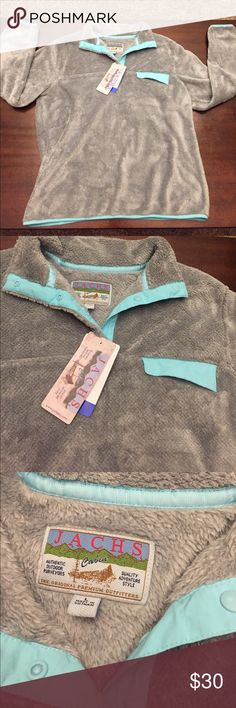 NWT fleece pullover✨ Absolutely perfect condition. No problems at all. Size large. Feel free to ask questions! This is not Patagonia. Patagonia Tops Sweatshirts & Hoodies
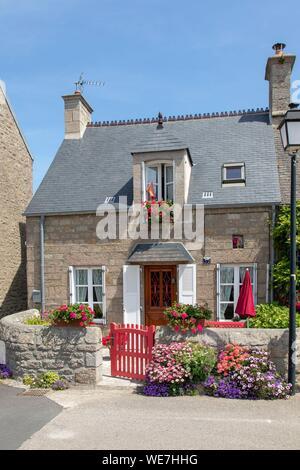 """Frankreich, Manche, Barfleur, """"Les Plus beaux villages de France (Schönste Dörfer Frankreichs), lokale Häusern aus Granit - Stockfoto"""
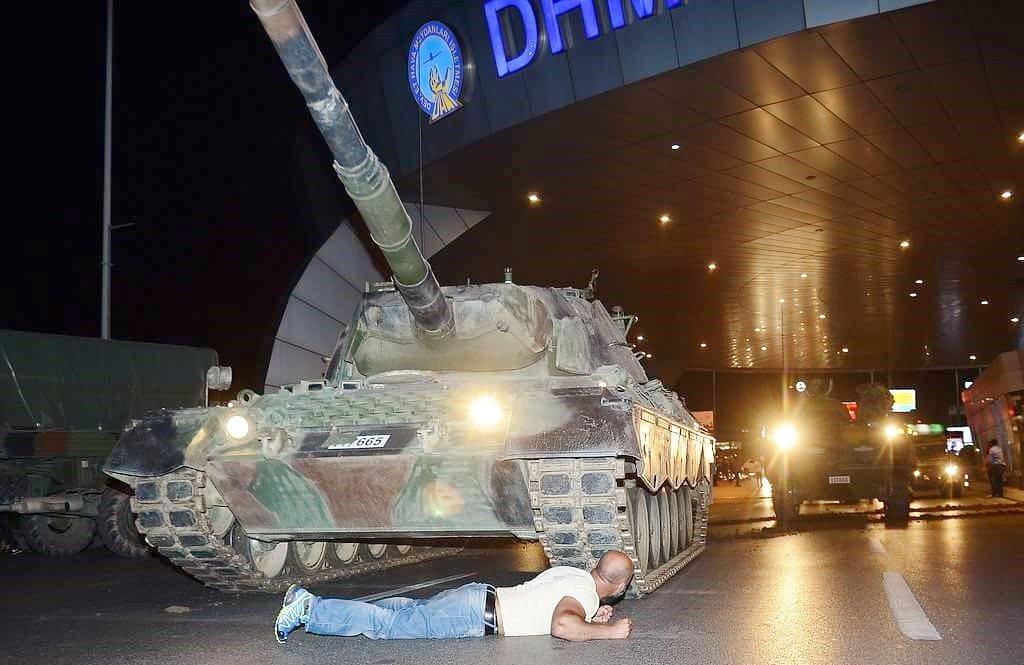 土耳其軍方宣稱他們已掌權,但總統厄多安誓言這場未遂政變會遭到鎮壓,大批群眾上街回...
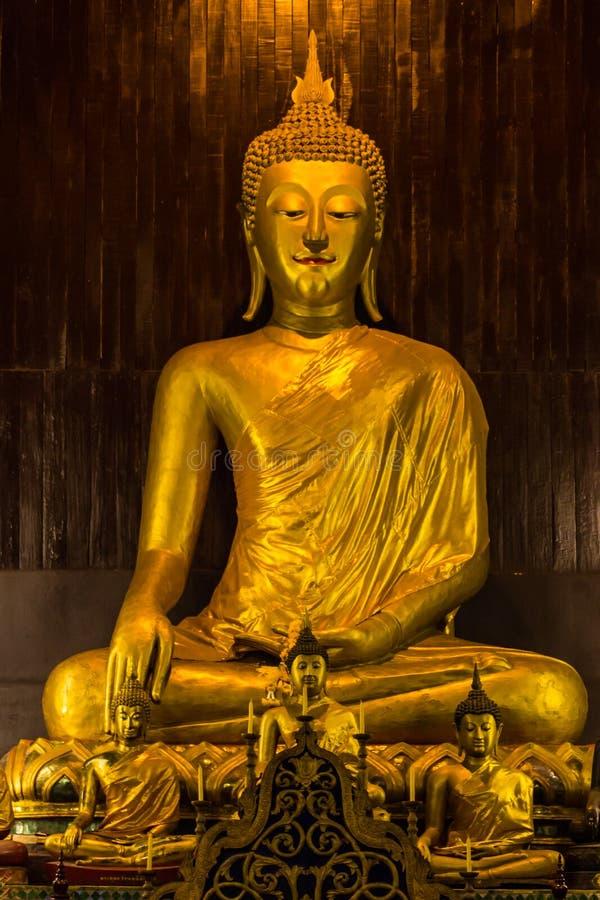 在平底锅位于清迈的陶寺的菩萨雕象,泰国 免版税库存图片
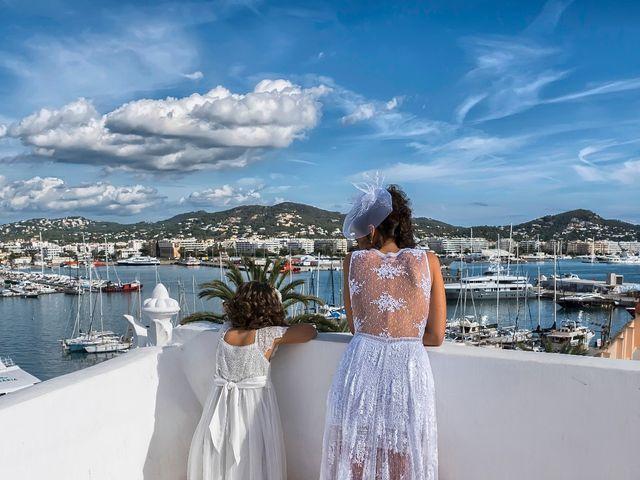 La boda de Diego y Adriana en Eivissa, Islas Baleares 18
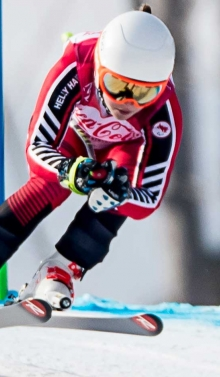Mollie Jepsen skiing downhill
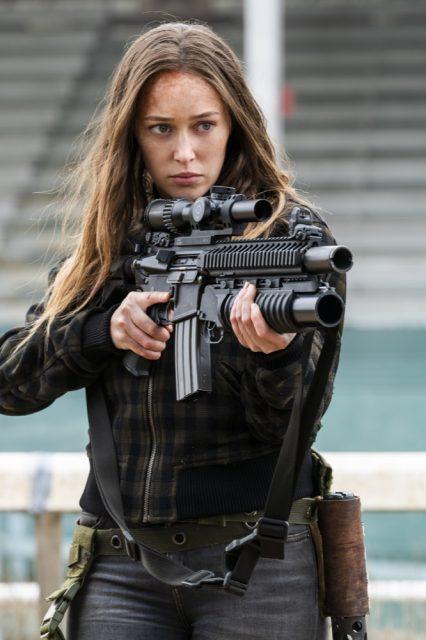 Fear the Walking Dead 4x06 - Alycia Debnam-Carey como Alicia Clark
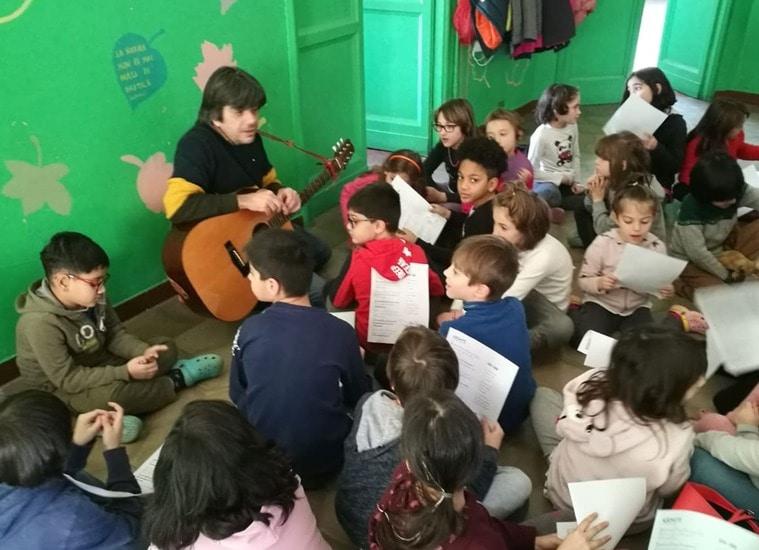 Bimbisvegli: il digiuno del maestro per difendere il suo metodo educativo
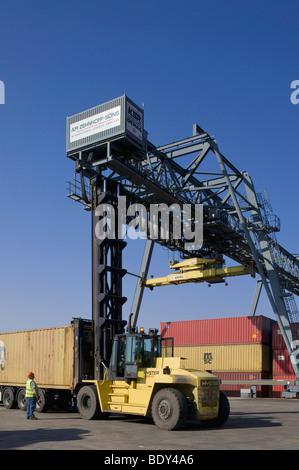Bonn-Container-terminal, erreichen Stapler Einstellung eines Containers auf LKW-Chassis, Bonn, Nordrhein-Westfalen, - Stockfoto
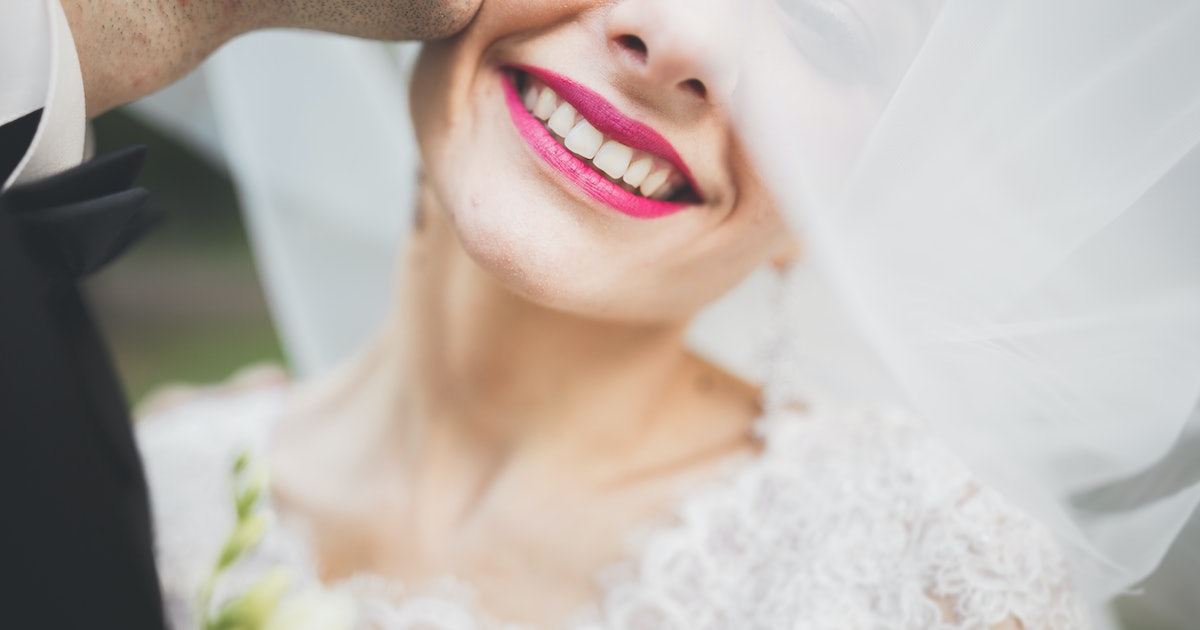 """7 """"You May Now Kiss The Bride"""" Alternatives For Wedding Ceremonies"""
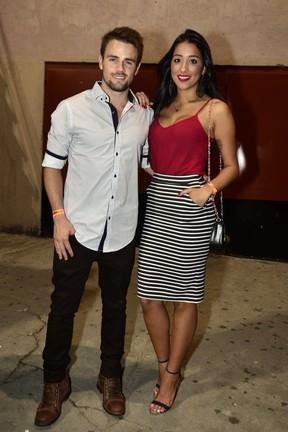 Ex-BBBs Rafael Licks e Talita Araújo em show na Zona Oeste do Rio (Foto: Roberto Teixeira/ EGO)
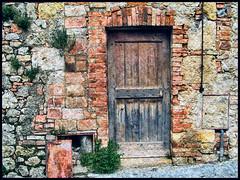 Italian Doors #5, Monteriggioni (h_roach) Tags: door fab italy wall architecture ancient stones explore monteriggioni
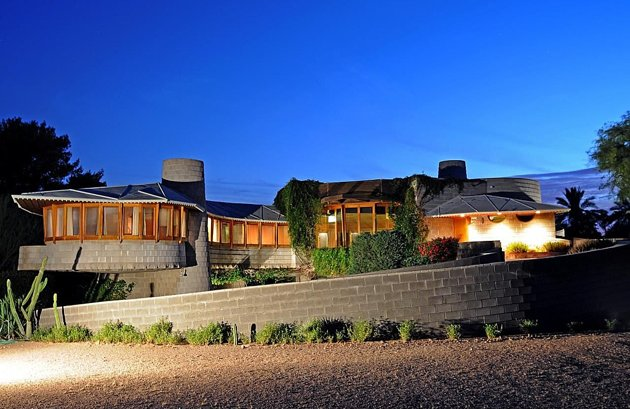 Frank Lloyd Wright's Staircase Home in Phoenix Saved by Anonymous Buyer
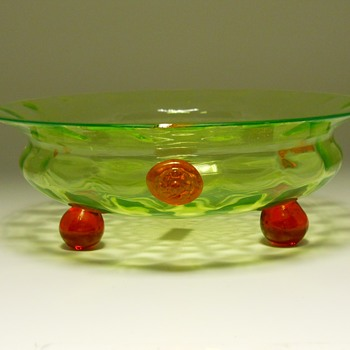Art Deco, Lime Green Art Glass Bowl, Circa 1930 - Art Glass
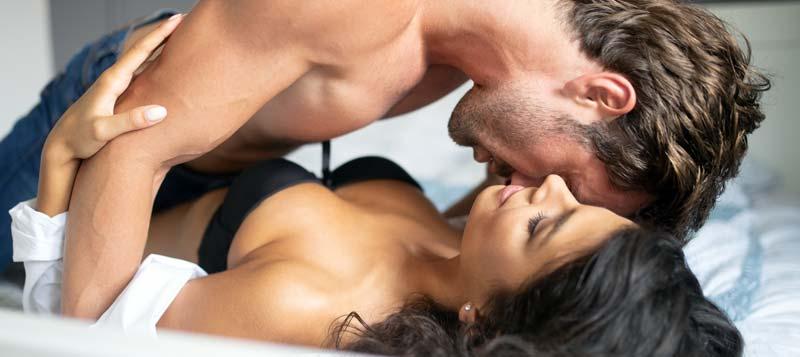 Top 12 pozitii sexuale perfecte daca partenerul este prea dotat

****************************************

**TASK PROMPT**
Starting with the line that holds "Bimbisvegli: il digiuno", copy every line exactly through the final line of the material, but skip the pictures.

**RESPONSE BELOW**
 Bimbisvegli: il digiuno del maestro per difendere il suo metodo educativo
Bonn-Container-terminal, erreichen Stapler Einstellung eines Containers auf LKW-Chassis, Bonn, Nordrhein-Westfalen, - Stockfoto
 """7 """"You May Now Kiss The Bride"""" Alternatives For Wedding Ceremonies"""
 Ex-BBBs Rafael Licks e Talita Araújo em show na Zona Oeste do Rio (Foto: Roberto Teixeira/ EGO)
 Italian Doors #5, Monteriggioni (h_roach) Tags: door fab italy wall architecture ancient stones explore monteriggioni
 Frank Lloyd Wright's Staircase Home in Phoenix Saved by Anonymous Buyer
Art Deco, Lime Green Art Glass Bowl, Circa 1930 - Art Glass
 Top 12 pozitii sexuale perfecte daca partenerul este prea dotat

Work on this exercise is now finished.